» Complete the following:
A - List every entry in the Identifiers section of the bile acid:sodium symporter text, pairing each label with its value.
B - Carry on the bile acid:sodium symporter text, picking up after its final sentence.
=== Document excerpt ===
Identifiers
- Symbol: SBF
- Pfam: PF01758
- Pfam clan: CL0064
- InterPro: IPR002657
- TCDB: 2.A.28
- OPM superfamily: 224
- OPM protein: 3zuy

Available protein structures:
- Pfam: structures / ECOD
- PDB: RCSB PDB; PDBe; PDBj
- PDBsum: structure summary

= Bile acid:sodium symporter =

This family of proteins are found both in prokaryotes and eukaryotes. In mammals, they are transmembrane proteins with functions in the liver and in the intestine. They are members of the solute carrier family of cotransporter genes which include SLC10A1 and SLC10A2.

SLC10A1 encodes the sodium-taurocholate cotransporting polypeptide (NTCP) expressed in the liver and found on the basolateral membranes. It is involved in the uptake of all types of bile acids from portal blood plasma, a process mediated by the co-transport of Na^{+}. It is also capable of transporting other solutes and is necessary for the entry of hepatitis B and hepatitis D viruses into the hepatocyte.
=== Excerpted data ===
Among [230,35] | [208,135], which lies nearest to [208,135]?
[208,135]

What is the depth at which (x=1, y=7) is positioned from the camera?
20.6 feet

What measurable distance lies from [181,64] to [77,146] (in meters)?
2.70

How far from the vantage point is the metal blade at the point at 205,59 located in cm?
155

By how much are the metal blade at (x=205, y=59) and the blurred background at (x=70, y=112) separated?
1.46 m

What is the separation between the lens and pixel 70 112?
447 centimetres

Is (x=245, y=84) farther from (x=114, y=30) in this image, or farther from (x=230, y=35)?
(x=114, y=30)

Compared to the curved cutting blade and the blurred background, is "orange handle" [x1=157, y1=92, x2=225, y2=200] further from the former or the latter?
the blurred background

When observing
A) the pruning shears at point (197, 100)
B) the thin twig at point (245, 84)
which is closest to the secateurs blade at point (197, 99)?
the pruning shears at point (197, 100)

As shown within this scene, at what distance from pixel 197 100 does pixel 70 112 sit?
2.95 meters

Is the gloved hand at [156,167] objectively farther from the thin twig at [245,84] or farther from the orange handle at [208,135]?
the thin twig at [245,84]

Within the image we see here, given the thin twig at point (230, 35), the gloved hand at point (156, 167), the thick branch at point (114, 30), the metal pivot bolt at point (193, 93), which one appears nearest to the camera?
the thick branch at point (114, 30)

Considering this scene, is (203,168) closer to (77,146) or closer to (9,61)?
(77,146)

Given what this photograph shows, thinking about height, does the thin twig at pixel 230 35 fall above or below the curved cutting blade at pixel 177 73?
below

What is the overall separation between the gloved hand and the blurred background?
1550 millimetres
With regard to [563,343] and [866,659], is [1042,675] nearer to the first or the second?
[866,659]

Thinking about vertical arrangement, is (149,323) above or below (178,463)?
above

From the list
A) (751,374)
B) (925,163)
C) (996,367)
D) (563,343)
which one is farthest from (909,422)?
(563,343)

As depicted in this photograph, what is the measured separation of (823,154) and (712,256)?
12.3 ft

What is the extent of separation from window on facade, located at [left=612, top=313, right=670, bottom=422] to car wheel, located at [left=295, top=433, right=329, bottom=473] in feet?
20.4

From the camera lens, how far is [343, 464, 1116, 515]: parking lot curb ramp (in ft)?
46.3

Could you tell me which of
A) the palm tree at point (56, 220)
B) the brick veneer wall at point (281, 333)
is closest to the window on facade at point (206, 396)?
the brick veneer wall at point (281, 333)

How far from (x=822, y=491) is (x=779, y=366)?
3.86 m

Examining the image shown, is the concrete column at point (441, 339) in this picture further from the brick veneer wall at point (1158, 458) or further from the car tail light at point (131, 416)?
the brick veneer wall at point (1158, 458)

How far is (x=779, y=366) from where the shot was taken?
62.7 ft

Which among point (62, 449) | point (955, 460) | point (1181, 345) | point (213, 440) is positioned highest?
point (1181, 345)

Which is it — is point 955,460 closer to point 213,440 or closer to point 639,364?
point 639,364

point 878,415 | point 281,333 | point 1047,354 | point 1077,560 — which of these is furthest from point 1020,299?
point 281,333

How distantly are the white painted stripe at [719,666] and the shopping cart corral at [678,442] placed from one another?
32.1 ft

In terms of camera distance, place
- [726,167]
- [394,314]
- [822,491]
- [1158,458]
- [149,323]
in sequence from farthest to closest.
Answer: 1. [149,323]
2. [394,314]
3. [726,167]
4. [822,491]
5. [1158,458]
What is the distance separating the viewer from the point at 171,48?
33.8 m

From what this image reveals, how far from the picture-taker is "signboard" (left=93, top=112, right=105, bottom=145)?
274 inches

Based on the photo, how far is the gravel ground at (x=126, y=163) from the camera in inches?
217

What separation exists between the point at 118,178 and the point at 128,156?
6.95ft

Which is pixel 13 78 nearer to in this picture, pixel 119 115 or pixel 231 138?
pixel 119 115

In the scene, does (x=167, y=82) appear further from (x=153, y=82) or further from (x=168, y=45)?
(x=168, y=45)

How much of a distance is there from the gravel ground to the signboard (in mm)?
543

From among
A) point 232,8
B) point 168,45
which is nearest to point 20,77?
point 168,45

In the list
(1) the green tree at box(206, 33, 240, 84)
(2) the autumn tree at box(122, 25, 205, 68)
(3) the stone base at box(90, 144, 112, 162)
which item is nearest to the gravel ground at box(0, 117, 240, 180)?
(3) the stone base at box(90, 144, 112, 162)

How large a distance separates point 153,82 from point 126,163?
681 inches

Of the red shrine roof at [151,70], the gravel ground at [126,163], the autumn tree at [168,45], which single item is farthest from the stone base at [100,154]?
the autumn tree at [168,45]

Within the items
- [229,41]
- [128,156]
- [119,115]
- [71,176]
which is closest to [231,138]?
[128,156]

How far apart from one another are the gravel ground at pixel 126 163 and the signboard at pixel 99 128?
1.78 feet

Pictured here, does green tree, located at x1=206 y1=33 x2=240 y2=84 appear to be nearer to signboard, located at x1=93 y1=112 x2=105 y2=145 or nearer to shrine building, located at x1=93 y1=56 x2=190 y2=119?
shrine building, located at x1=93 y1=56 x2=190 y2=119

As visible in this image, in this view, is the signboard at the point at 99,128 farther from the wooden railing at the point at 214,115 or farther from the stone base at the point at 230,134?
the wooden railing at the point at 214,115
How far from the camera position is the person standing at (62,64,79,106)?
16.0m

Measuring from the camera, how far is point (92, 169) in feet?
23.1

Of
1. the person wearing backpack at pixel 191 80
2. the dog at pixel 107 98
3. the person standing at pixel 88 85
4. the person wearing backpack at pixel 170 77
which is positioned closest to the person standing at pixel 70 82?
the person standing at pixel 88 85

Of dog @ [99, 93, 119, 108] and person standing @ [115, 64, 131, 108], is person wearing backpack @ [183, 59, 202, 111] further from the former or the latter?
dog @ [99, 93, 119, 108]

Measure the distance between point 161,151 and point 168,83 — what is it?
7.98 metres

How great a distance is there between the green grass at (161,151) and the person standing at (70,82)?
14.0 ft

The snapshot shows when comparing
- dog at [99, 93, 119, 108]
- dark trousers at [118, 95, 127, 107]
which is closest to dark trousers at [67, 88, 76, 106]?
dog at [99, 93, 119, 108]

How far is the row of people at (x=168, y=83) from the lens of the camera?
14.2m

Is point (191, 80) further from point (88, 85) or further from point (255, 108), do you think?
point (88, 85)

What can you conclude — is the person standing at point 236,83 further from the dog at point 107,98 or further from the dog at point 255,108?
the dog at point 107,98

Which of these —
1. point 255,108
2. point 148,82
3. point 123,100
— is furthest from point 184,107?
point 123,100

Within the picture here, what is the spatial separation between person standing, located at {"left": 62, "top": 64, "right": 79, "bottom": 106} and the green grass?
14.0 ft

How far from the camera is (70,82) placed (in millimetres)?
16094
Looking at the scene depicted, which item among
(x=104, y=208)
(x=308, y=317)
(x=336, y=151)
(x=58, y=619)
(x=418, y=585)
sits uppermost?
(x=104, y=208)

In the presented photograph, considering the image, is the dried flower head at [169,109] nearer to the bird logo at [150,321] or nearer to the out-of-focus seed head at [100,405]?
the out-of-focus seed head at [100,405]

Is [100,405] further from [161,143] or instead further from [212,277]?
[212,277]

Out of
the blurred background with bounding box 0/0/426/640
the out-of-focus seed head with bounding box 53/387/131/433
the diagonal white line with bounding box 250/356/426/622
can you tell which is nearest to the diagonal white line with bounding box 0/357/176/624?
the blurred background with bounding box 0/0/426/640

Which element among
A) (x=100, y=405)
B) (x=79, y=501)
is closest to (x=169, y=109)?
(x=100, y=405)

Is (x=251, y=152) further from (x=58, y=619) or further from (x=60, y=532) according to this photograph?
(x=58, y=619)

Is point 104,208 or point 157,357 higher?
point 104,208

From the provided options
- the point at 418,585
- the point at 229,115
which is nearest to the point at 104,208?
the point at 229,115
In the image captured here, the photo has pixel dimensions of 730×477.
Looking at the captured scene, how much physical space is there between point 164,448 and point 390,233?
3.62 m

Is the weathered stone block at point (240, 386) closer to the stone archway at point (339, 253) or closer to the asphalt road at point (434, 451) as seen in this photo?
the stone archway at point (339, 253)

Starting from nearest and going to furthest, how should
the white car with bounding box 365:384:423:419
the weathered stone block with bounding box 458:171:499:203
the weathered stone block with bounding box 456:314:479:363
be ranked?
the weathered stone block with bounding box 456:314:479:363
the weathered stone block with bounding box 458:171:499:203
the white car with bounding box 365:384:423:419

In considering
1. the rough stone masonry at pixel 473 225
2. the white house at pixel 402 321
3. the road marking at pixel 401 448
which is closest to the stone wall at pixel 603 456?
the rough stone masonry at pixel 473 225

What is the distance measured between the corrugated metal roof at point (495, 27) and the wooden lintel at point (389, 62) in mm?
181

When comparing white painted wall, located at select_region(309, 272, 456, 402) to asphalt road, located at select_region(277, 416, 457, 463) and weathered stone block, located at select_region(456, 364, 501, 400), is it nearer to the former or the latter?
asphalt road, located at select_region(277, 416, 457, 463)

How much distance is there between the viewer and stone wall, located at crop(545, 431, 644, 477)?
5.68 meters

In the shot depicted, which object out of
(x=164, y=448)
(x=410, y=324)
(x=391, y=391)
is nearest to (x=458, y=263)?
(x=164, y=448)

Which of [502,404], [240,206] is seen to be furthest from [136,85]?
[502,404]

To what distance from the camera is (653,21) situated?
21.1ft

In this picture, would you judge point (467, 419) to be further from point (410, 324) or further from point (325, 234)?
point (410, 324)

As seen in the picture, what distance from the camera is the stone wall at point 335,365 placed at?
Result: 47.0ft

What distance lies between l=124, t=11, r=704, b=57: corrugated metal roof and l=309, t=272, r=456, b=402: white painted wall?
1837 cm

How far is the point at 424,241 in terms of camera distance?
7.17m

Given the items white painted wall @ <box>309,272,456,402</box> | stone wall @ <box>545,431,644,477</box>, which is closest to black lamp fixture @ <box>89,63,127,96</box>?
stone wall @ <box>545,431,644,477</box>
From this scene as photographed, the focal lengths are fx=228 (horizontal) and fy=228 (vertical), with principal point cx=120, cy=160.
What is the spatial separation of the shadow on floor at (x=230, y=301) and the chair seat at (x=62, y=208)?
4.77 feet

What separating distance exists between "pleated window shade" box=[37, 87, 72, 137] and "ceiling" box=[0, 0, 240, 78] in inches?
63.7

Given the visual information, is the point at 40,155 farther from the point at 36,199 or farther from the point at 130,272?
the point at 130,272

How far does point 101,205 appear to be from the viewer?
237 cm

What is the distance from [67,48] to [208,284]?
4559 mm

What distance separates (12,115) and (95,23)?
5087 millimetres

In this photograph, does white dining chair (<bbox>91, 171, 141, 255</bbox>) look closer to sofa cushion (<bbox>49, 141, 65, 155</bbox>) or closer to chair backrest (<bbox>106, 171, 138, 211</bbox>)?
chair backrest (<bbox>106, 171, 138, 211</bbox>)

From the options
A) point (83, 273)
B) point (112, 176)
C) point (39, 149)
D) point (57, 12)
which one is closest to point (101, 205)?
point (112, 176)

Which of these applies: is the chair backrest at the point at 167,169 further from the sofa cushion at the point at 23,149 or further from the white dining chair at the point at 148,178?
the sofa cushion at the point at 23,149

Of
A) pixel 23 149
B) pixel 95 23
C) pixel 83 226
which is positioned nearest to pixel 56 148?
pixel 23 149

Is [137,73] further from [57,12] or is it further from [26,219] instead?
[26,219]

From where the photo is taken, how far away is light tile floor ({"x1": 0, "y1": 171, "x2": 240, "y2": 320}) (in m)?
===
» Answers by task:
A -
- Symbol: SBF
- Pfam: PF01758
- Pfam clan: CL0064
- InterPro: IPR002657
- TCDB: 2.A.28
- OPM superfamily: 224
- OPM protein: 3zuy

B -
SLC10A2 encodes the apical sodium bile acid transporter (ASBT) expressed in the small intestine with highest concentrations in the ileum. It is found on the brush border membrane and is also known as the ileal bile acid transporter (IBAT). It is responsible for the initial uptake of bile acids from the intestine as part of the enterohepatic circulation. Inhibition of the intestinal bile acid:sodium cotransporter by elobixibat is under development for the treatment of constipation and irritable bowel syndrome.